Earthstone Energy Inc. (NYSE MKT: ESTE) has agreed to acquire Lynden Energy Corp. (TSX Venture: LVL; PINKSHEETS: LVLEF) in an all-stock transaction marking Earthstone’s entry into the Midland Basin. At closing, Earthstone will issue approximately 3.7 million shares of its common stock to Lynden stockholders, which will represent approximately 21% of Earthstone's outstanding common stock following the closing.
Analysts with Seaport Global Securities like the move into Midland, detailing in an investor note Thursday that Earthstone paid close to PDP value for Lynden. “At yesterday's closing price of $18.15, the transaction equates to a ~$67.2MM purchase price. Applying a $45K/flowing boe multiple, this leaves room for a menial ~$324/net undeveloped acre (vs. other recent Midland transactions at >$30K+/acre),” they continued.
Lynden's primary assets include:
- 14,765 gross / 5,883 net acres located in the core Midland Basin counties of Glasscock, Midland, Martin, and Howard, Texas.
- Working interests in 107 gross / 43.8 net vertical producing Wolfberry wells
- Working interests in 2 gross / 0.9 net recently drilled horizontal Wolfcamp wells in Glasscock County
- Working interests in 2 gross / 0.4 net horizontal wells in Martin County (1 gross Lower Spraberry well and 1 gross Wolfcamp well)
- Over 150 proved gross vertical Wolfberry locations on 20 to 40 acre spacing, with potential for 50 gross horizontal Wolfcamp A and B wells.
- Additional upside in the expanding horizontal Spraberry trend, multiple benches of the Wolfcamp, and the Cline.
- Further upside in 104,000 gross / 52,000 net acres in a single contiguous lease on the eastern shelf of the Permian Basin located in Coke, Mitchell, and Sterling Counties, Texas.
- Daily production of approximately 1,450 boe/d (53% oil, 77% liquids).
- As of June 30, 2015, SEC proved reserves totaled approximately 13.4 MMboe (34% proved developed, 50% oil, 76% liquids), as prepared by Lynden's independent reserve engineers, Cawley, Gillespie & Associates Inc. The proved reserves exclude any associated reserves related to future horizontal development.
Earthstone's existing senior management team will lead the combined company and plans to continue to work with CrownQuest Operating LLC, which serves as operator of most of Lynden's assets in the Midland Basin.

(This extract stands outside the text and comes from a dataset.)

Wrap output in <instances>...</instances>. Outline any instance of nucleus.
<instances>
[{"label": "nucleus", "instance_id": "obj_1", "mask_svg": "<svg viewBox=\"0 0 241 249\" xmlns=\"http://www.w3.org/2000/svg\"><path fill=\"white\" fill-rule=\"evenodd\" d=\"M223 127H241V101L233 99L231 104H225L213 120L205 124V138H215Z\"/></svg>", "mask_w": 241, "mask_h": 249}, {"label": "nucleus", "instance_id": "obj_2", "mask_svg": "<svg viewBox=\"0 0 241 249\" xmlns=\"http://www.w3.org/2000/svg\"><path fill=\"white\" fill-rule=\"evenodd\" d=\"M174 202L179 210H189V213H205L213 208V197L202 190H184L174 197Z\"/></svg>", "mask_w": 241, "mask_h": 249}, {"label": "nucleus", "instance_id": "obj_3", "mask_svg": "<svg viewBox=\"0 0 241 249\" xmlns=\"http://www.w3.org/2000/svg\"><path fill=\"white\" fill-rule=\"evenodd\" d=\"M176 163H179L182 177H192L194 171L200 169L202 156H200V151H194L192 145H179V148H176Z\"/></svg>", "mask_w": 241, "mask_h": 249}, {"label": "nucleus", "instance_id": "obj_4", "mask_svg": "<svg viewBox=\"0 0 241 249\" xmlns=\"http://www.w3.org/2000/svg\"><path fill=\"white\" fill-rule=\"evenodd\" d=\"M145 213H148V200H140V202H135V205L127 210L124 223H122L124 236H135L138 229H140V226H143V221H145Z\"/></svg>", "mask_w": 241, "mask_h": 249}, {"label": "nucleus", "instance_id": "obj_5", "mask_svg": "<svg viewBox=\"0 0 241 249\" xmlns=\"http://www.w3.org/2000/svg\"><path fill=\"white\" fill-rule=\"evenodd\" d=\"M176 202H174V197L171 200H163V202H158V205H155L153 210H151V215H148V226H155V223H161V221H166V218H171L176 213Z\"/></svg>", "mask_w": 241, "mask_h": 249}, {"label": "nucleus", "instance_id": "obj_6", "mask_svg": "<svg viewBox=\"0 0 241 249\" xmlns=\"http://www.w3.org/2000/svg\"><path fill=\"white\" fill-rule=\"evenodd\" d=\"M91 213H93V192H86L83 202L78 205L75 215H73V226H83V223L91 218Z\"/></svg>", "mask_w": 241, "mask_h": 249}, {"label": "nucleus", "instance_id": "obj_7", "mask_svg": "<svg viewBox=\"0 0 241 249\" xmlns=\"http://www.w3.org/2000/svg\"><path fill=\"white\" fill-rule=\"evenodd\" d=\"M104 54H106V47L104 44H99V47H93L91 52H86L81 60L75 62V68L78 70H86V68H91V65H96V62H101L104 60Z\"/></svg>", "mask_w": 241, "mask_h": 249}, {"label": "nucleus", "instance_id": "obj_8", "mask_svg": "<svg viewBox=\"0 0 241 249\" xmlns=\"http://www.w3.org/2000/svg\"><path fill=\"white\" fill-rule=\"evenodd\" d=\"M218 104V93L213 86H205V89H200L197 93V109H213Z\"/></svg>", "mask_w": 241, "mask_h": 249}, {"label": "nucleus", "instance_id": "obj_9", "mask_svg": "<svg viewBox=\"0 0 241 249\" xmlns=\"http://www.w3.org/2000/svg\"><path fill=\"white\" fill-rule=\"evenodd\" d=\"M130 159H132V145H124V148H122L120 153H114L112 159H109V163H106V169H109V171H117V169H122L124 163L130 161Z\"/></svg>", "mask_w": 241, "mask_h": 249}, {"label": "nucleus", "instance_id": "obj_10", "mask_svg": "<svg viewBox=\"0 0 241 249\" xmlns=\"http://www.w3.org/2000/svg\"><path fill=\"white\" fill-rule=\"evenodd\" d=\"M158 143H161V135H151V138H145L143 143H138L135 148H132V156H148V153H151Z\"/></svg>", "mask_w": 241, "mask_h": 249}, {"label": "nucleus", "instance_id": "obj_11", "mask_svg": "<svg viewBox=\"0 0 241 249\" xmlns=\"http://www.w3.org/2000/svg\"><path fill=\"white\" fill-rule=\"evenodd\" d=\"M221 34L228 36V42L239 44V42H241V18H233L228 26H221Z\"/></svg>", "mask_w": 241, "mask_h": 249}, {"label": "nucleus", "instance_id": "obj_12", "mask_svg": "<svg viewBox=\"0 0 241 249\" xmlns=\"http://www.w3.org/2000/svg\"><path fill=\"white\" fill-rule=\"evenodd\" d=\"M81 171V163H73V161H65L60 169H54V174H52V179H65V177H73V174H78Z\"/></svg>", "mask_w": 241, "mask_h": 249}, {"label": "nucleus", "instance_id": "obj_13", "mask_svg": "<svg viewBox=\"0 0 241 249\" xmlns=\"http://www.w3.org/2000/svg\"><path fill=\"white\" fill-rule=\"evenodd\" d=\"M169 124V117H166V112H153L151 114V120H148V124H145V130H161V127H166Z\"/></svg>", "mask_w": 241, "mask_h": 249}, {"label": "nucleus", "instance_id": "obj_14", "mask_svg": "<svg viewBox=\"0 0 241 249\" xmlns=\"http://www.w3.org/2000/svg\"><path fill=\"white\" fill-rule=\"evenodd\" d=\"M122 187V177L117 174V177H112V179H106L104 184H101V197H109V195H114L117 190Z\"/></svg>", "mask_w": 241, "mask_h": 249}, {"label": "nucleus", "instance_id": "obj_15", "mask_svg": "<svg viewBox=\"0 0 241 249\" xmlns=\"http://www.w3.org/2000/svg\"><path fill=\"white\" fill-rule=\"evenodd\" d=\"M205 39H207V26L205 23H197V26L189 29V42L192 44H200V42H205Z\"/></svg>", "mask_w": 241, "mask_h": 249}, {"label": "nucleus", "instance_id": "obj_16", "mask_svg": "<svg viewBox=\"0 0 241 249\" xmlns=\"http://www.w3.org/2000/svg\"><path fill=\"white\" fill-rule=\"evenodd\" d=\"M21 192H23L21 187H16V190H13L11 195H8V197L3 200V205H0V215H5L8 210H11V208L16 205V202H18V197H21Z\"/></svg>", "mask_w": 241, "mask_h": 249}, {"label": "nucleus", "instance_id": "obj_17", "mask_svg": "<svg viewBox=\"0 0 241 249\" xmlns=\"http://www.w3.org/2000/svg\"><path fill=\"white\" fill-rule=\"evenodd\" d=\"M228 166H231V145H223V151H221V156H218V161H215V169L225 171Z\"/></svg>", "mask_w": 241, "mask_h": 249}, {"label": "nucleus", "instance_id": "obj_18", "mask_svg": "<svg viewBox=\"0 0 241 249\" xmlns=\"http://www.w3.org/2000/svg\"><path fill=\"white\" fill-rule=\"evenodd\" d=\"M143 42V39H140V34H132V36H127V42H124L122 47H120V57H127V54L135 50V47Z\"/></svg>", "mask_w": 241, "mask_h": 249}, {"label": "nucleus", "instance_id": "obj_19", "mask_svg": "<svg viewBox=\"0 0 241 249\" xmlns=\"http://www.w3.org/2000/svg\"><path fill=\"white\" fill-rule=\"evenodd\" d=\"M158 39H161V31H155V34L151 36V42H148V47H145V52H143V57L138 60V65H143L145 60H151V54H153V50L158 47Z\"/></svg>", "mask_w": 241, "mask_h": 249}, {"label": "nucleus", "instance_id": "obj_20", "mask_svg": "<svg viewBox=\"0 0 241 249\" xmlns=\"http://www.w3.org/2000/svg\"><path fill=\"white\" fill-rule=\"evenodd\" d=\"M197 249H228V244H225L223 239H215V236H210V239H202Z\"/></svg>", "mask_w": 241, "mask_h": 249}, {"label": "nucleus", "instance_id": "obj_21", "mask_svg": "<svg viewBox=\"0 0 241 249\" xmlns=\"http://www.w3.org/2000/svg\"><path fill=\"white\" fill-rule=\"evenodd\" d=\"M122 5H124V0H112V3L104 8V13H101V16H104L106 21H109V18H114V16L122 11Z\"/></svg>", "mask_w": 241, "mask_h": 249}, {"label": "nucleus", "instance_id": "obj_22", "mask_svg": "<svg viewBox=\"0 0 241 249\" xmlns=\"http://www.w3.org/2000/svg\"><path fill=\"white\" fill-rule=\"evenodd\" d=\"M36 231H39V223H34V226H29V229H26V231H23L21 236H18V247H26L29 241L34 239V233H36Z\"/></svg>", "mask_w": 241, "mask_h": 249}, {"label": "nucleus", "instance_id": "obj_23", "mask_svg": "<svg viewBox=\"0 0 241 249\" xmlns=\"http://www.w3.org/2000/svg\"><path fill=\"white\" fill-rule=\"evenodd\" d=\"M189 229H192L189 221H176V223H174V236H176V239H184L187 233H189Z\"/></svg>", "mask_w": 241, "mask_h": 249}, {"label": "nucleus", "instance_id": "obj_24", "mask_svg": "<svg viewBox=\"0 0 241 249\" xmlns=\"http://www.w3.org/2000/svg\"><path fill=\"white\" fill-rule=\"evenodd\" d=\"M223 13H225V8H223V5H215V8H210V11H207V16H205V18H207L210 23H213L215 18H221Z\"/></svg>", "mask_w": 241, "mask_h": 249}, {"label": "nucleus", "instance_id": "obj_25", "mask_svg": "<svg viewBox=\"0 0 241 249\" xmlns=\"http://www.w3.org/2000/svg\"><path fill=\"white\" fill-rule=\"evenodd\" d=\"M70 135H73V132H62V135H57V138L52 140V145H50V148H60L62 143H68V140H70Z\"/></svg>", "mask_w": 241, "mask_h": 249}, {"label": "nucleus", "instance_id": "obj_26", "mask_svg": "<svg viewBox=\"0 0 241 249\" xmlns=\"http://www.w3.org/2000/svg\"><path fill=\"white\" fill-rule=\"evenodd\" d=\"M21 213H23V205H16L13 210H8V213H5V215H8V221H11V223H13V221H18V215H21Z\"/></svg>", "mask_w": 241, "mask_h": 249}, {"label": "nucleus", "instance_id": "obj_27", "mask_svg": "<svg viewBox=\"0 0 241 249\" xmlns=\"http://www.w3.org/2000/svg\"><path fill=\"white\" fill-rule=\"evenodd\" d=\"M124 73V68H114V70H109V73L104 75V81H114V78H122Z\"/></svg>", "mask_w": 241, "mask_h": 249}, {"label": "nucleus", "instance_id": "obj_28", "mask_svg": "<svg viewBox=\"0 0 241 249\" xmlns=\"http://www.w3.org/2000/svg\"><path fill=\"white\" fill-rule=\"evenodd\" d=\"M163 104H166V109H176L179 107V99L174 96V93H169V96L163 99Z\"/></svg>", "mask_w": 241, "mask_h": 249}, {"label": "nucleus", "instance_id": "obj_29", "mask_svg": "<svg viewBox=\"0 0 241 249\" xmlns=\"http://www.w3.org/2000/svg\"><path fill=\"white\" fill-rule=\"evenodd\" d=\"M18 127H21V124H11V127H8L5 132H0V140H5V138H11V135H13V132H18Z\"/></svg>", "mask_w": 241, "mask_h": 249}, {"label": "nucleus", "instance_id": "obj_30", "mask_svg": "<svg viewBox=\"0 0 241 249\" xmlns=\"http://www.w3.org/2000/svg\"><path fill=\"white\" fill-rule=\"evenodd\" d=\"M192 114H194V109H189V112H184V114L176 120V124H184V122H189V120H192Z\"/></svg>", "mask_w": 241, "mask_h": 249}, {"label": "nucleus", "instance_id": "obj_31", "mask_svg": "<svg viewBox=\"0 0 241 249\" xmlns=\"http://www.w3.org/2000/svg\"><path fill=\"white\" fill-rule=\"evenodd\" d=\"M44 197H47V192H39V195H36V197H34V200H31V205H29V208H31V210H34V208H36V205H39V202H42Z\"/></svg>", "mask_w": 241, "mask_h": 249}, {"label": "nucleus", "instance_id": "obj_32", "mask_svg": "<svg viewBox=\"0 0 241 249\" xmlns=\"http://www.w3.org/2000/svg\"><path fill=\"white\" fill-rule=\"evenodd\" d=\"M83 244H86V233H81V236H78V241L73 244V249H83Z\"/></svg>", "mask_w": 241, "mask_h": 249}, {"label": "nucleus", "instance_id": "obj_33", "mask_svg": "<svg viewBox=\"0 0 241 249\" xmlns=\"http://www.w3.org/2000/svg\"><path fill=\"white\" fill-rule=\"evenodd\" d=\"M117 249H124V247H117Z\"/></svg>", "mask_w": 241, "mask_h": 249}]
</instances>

Frank A. Lodzinski, president and CEO of Earthstone, commented, "We will diversify our asset base and move into attractive acreage with significant horizontal potential in the Midland Basin. We will also broaden our shareholder base through this all-stock deal. Many in the financial community will recall that in our prior public company, GeoResources Inc., we initially entered the Bakken shale play in the Williston Basin on a non-operated basis with another excellent operator and quickly established an operating presence thereafter. We intend to expand our presence in west Texas and pursue operated properties and acreage as our management team has done in each of our four prior public companies.
Under the agreement, Earthstone will issue a total of approximately 3.7 million shares of common stock to Lynden stockholders. Each Lynden stockholder will receive 0.02842 of a share of Earthstone stock in exchange for each share of Lynden common stock held, representing consideration to each Lynden stockholder of US$0.52 per share based on the closing price of Earthstone common stock on December 16, 2015. Following the Transaction, stockholders of Earthstone and Lynden are expected to own approximately 79% and 21%, respectively, of the combined company on a fully diluted basis.
Earthstone intends to refinance under its secured revolving credit facility all indebtedness of Lynden, consisting solely of US$37.2 million of borrowings under its revolving credit facility. As of September 30, 2015, the combined company would have had US$49.3 million in cash on hand and US$48.3 million drawn under a borrowing base of US$117.5 million. At closing, Earthstone anticipates that a new borrowing base will be established.
Completion of the Transaction is subject to the approval of Lynden stockholders, a final order from the court in British Columbia to approve the Agreement and the fairness of the terms and conditions of the transaction, certain stock exchange approvals, and customary closing conditions.
Concurrently with the execution of the agreement, Oak Valley Resources LLC, which owns approximately 66.0% of the outstanding shares of Earthstone common stock, executed a written consent in favor of the transaction. Also, with the execution of the agreement, the executive officers and directors of Lynden and affiliates of JVL Advisors LLC, all in their capacities as stockholders of Lynden, each entered into a voting support agreement with Earthstone to vote in favor of the Transaction. Their shares of Lynden common stock constitute approximately 1% and 18%, respectively, of the total outstanding shares of Lynden common stock.